**Required work:**
1. Reproduce a passage of the TorchQuant README word for word, beginning at "Code style: black" and stopping after "for state-less quantization.".
2. Go on with the TorchQuant README, starting right after its last sentence.

Skip to content

Latest commit

 

History

History
131 lines (89 loc) · 5.48 KB

README.md

File metadata and controls

131 lines (89 loc) · 5.48 KB

Code style: black License: MIT Follow @notmilad Follow @satailor96

TorchQuant: A Quantization Development Kit for Researchers

This package is aimed at researchers who are researching and developing new quantization algorithms for neural networks using PyTorch. Most of the functionality of this package is also built-into latest versions of PyTorch but they are mostly aimed towards those interested in finding quantised version of their network, and does not offer sufficient flexibility for research purposes in our experience.

Features

  • Support for Affine and Q-format quantizers with STE back-propagation.
  • Easy interface for adding new types of quantizers.
  • Low-level functional API for state-less quantization.
  • Context-managers for quickly changing quantization mode.
  • Various range-observers for monitoring activation ranges.
  • Easily create quantizable models by wrapping entire layer (or a sequence of supported layers).
  • Easily convert common image models to quantized versions (including preserving weights)

Installation

TorchQuant as a package can be installed via pip:

$ pip install git+https://github.com/camlsys/torchquant.git

However, if you want to use this package as an starting point to develop your own quantisation schemes you can clone this repository directly in your project and install it in editable mode:

$ cd /path/to/your/project
$ git clone https://github.com/camlsys/torchquant.git
$ pip install -e .

Requirements

The only dependencies we use are: PyTorch, torchvision and efficientnet_pytorch. This library is tested as supporting the latest versions available at time of writing.


Package Reference

Functional Quantizers (quantizers_functional.py)

These functions don't have any state and simply quantize a tensor using the passed arguments. They implement Straight-Through-Estimator (STE) for back-propagation and are therefore differentiable.

**Data to examine:**
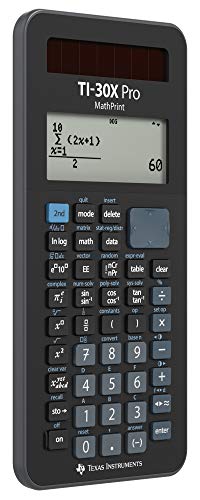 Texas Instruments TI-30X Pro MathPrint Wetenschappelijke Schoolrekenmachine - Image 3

---

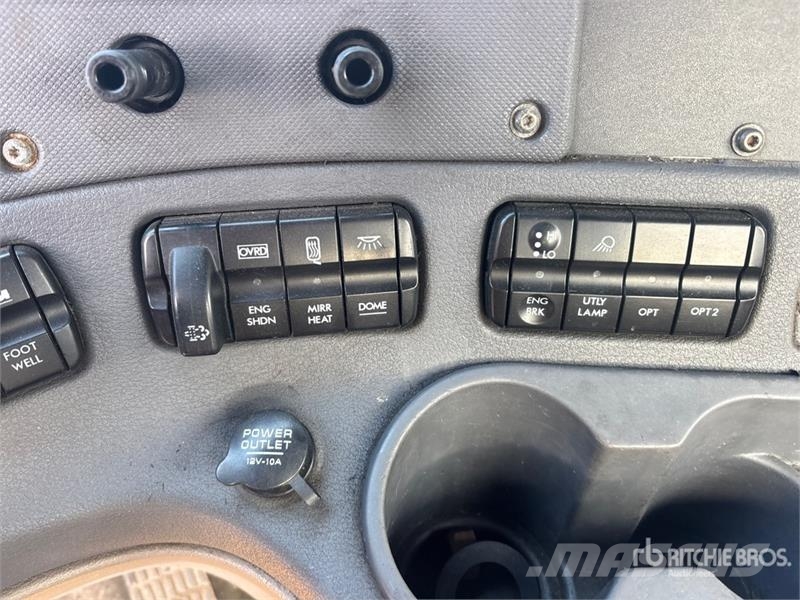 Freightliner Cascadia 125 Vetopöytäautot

**Results by task:**
1.
Code style: black License: MIT Follow @notmilad Follow @satailor96

TorchQuant: A Quantization Development Kit for Researchers

This package is aimed at researchers who are researching and developing new quantization algorithms for neural networks using PyTorch. Most of the functionality of this package is also built-into latest versions of PyTorch but they are mostly aimed towards those interested in finding quantised version of their network, and does not offer sufficient flexibility for research purposes in our experience.

Features

  • Support for Affine and Q-format quantizers with STE back-propagation.
  • Easy interface for adding new types of quantizers.
  • Low-level functional API for state-less quantization.

2.
  • Affine Quantization: affine_quantize(x, delta, zero_point, n_levels)
  • Q-format Quantization: qfmt_quantize(delta, min_int, max_int)

Class-based Quantizers (quantizers.py)

These classes wrap the functional API with some state about the ranges, num_bits etc into an nn.Module class. All quantizer object must inherit from the Quantizer class. For the modules supplied, you must provide a range observer instance. This may be subject to change.

Range Observers (range_observers.py)

RangeObserver objects can be used inside Quantizer objects to keep track of tensor ranges (but it is not the case that all quantizers must use them). Available types of range observers are:

  • BatchMinMax
  • ExpAvgMinMax

Quantized Modules (qmodules.py)

These layers provide a higher-level abstraction to implement apply quantization to a single module or a sequence of commonly-used modules. QWrapper can wrap existing a sequence of layers, while QOp wraps a single operator that returns a tensor (e.g. addition).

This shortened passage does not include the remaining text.